Billy J. Warner, 45, of Kelso has a ticket to pay off after he allegedly caused a four-car crash Friday morning on I-205 in Vancouver. State Troopers say that the crash happened around 10 minutes to 7 last Friday morning, on I-205 southbound. Traffic was heavy, stopped in the left lane of the freeway in Vancouver. Troopers claim that Warner failed to stop for the other traffic, rear-ending a pickup driven by Kenneth Park, 54, of Vancouver; that impact sent Park into two other cars. Park and his passenger were injured in the crash, as was Martin Garcia, 24, of Fairview, Oregon. The injured people were taken to Southwest Washington Medical Center for treatment. Warner and his passenger were unhurt. Warner was cited for driving too fast for the conditions.
The Washington State Insurance Commission reports that Jasmine Grothen, 25, of Longview is pleading guilty to filing a false insurance claim. They say that Grothen committed fraud in October of last year, after her uninsured 2011 Volkswagen Jetta was stolen and crashed. After recovering her car, Grothen bought insurance, then submitted a claim for nearly $12,000, giving the company a false collision date, along with a bogus story on the circumstances. After entering her guilty plea in Cowlitz County Superior Court, Grothen was sentenced to 80 hours of community service, and she also owes $1,800 in fines and fees.
You’ll probably want to avoid Minor Road today and tomorrow, as the City of Kelso continues a reconstruction project in that area. Advanced Excavating Specialists of Longview is the contractor on the project, and they plan to pave the project area today and tomorrow. City officials say that Minor Road will be closed for “extended periods” while this paving is under way; the closures will affect through traffic, along with access to Burcham Street. Detours will be posted, and there will also be temporary traffic control measures in the area. City officials say that they’re working to minimize inconveniences, but you should use alternate routes to void congestion and delay.
There’s still no official word on what caused Saturday morning’s power outage that affected the Clatskanie and Rainier areas. Power went out at about 10:30 Saturday morning, affecting a large swath of Columbia County. Clatskanie PUD officials say that it was actually a Bonneville Power Administration issue, when a main transmission line failed. The outage nearly caused the Stageworks Northwest production of “The War of the Worlds” to be done in the dark, but the cast lived up to the adage “The show must go on!”, getting battery-powered lights to see their scripts. Power was restored around noon, and they didn’t need flashlights to be able to see the show.

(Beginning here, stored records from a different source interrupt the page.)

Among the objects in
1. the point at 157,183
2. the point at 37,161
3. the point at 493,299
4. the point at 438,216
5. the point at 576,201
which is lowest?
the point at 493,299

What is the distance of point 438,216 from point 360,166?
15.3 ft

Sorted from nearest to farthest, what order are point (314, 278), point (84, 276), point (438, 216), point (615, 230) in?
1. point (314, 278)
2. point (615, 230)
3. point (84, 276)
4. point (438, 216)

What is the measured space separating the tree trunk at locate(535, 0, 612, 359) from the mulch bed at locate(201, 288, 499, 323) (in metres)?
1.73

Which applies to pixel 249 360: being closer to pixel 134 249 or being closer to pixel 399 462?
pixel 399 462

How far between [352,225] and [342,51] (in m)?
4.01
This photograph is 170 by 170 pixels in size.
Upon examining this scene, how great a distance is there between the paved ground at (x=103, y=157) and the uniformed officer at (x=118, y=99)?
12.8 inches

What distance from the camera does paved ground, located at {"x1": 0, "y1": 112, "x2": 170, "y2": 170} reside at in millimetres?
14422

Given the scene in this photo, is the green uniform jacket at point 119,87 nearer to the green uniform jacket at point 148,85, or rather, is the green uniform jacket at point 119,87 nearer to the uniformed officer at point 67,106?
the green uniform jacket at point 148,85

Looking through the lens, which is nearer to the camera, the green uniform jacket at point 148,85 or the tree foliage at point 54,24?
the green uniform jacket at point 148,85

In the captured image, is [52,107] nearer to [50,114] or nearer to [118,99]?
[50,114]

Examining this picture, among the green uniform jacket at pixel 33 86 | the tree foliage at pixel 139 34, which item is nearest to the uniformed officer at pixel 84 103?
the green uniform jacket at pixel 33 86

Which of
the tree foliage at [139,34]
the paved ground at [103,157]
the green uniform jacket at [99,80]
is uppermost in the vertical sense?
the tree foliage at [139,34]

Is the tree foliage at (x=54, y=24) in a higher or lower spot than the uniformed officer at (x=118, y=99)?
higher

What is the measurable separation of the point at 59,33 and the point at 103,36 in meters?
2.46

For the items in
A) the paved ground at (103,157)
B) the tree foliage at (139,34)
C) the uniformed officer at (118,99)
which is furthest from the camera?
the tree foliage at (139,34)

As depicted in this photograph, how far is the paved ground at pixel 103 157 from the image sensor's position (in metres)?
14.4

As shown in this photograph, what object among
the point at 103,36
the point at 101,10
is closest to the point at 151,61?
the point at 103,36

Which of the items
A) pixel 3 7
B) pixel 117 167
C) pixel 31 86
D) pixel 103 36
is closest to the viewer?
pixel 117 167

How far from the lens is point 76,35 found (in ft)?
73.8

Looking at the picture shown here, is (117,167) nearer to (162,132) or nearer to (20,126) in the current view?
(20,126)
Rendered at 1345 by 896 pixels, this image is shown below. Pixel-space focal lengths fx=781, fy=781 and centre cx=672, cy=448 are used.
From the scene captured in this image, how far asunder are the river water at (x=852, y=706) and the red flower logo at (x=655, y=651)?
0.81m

Washington Fish and Wildlife reports that the razor clam dig that had been planned for this weekend is on, after the latest tests show that the clams are safe to eat. Coastal Shellfish Manager Dan Ayres says that Long Beach and Twin Harbors will be open for digging on the evening tides, this Friday, Saturday and Sunday. Ayres says that the latest testing on clams at Mocrocks and Copalis shows that they meet safety thresholds, but they want another round of testing before opening those beaches. Friday’s low tide is at about 6:45 pm, Saturday’s is around 7:30 pm, and Sunday’s is around 7:15 pm. Be sure to have your current shellfish license.
While restrictions on salmon fishing on the Columbia River continue, rules on warmwater fishing are being relaxed. Through the end of the year, night fishing for species like bass, walleye and burbot will be allowed at night. Starting last Saturday and running through December 31st, the main stem of the river will be open for warmwater species night fishing, going from Buoy 10 at the mouth to the old Hanford Townsite power lines. Closures for salmon and other migratory species remain in place; fishery managers say that they do NOT expect these changes to result in a higher mortality for steelhead.